One of the main advantages of ET is that the therapist can concentrate entirely on listening to the client and not have to concentrate on what to say next. The process is structured but can be used as flexibly as the therapist's skills and experience allow.

Suitable Client Groups

ET may not be suitable for those with intellectual disability, or those who have alcohol-related brain damage to a degree which seriously impairs cognitive functioning. Insufficient work has been done with psychotic clients to make any pronouncements at this stage about its potential utility with this group.

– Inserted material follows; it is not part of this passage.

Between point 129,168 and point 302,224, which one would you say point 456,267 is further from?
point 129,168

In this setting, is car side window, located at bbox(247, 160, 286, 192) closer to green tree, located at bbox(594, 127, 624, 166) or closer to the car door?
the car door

On the other hand, ET is particularly useful for dealing with not just substance use issues but other co-morbid issues, especially anxiety and depression, since perceived lack of personal control has been identified in the literature as a central issue in these disorders. ET is specifically intended to enhance the degree of control that vulnerable individuals exercise over their lives.

Evaluation

Evaluation of ET is ongoing, but the model has been used and evaluated with two groups of Vietnam Veterans in a project funded by the Department of Veterans Affairs. With these groups, ET was used for individual work in a 4-day intensive program, together with group work that focused on skills development, especially anger management and assertive communication. The outcomes for both groups were very positive. For example, the following data comes from the follow-up of one of the groups, six months after the program.

The mean score on Diener et al's (1985) Satisfaction with Life Scale increased from 10.2 to 22.2. Using the Beck inventories, the mean Depression score dropped from a pre-program mean of 27.4 to 12.8 at the six-month follow-up, and the mean Anxiety score decreased from 27.4 to 8.8. The Veterans' level of attainment of their own goals (on a scale from 0 to 10) increased from 3.1 at the outset of the program to 6.9 at the six-month follow-up.